That is so neat. Great name!


----------



## rebelINny (Feb 7, 2014)

That is a great name. Sorry to hear about your friend.


----------



## FarmerInaDress (Mar 15, 2013)

My American Alpine first freshener Camas kidded last night with another set of boy/girl twins. She was also bred to the Guernsey buck upthread. It was the quickest, easiest delivery I've ever had and both kids are nursing great today. They are so cute! They got some white patches from mom and dad, especially the boy! We will be keeping the girl to start breeding up a new line of Guernseys. The adorable boy will be for sale as a buck or wether, but it would be a shame to wether him. His dam comes from awesome Alpine lines and he is so beautiful. I think he would be a great buck for someone that wants lots of milk from the Alpine side with the hardiness and rich milk from the Guernsey side.

dam's pedigree: http://adgagenetics.org/GoatDetail.aspx?RegNumber=A001662991










Girl (My sister named her Kombu):


















Boy (nicknamed Patches for the time being):


----------



## happybleats (Sep 12, 2010)

beautiful!!!


----------



## Goatlover14 (Jan 8, 2015)

Awesome!


----------



## rebelINny (Feb 7, 2014)

Very nice looking kids!
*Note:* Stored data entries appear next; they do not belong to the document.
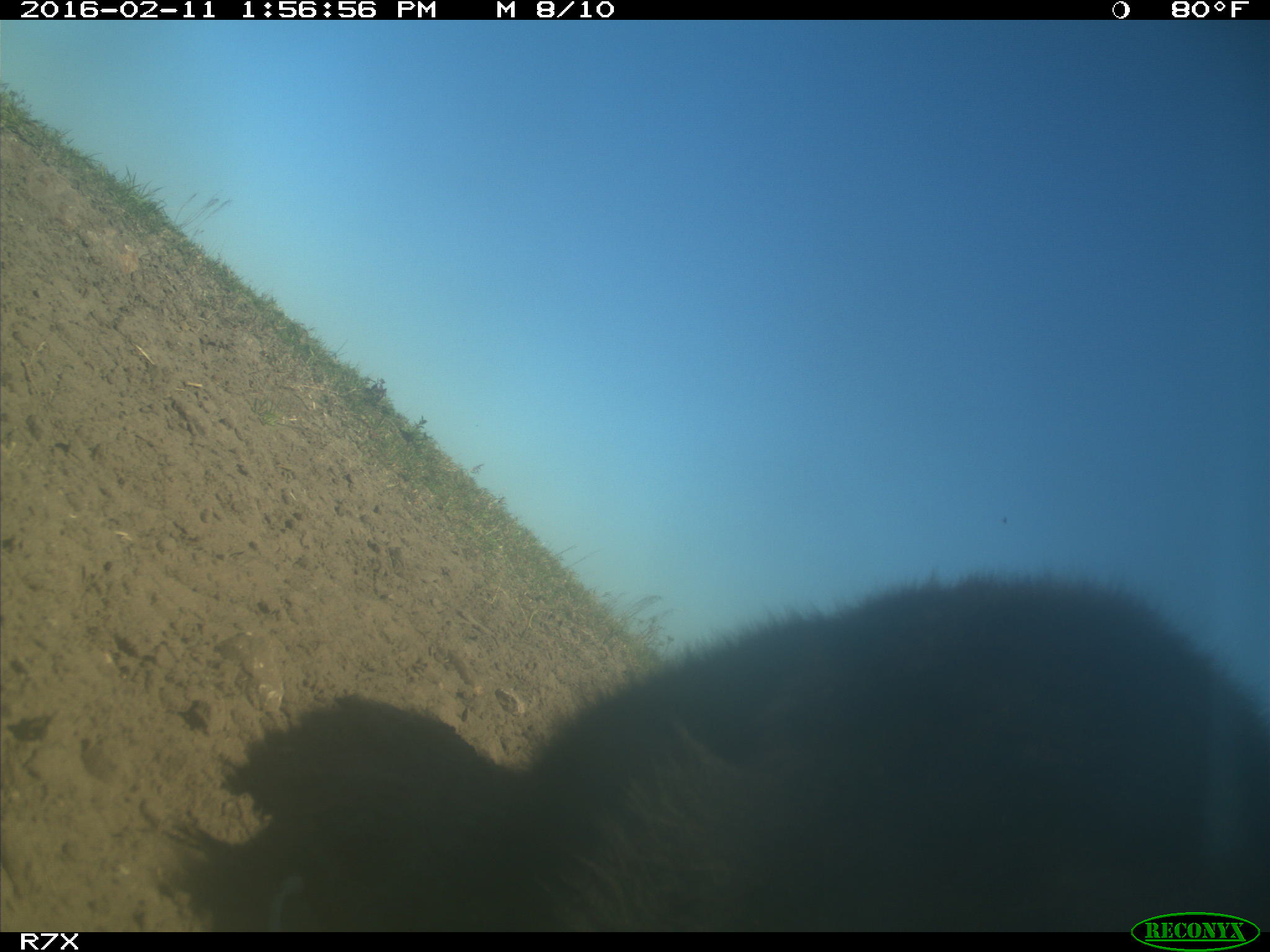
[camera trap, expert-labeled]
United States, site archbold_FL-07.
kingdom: Animalia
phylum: Chordata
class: Mammalia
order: Artiodactyla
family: Bovidae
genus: Bos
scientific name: Bos taurus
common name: domestic cow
That alpine doe sure is flashy too!


----------



## FarmerInaDress (Mar 15, 2013)

She really is. I've posted better pictures of her elsewhere on here. It is funny, because her dam is colored like an Oberhasli, save for a small heart on her haunches. These are her first kids and they are pretty darn flashy.

The sire is patchy as well, so little guy has color on both sides.


----------



## FarmerInaDress (Mar 15, 2013)

Our last Guernsey doe Danushka kidded last night with another set of boy/girl twins. We are on a roll with these. It was a long, tough delivery. I had to help her a lot with the boy, who came first. The girl came out much easier. Everyone is looking good today. Boy will be for sale. He is HB2 and from the same sire as the previous kids. Danushka is my best Guernsey doe and her udder is looking nice so far.

Boy:










Girl(Mom named her Tamari):










Edit: I forgot to say that both have wattles


----------



## lovinglife (Jun 6, 2013)

Adorable and wattles!


----------



## rebelINny (Feb 7, 2014)

Love! So cute!


----------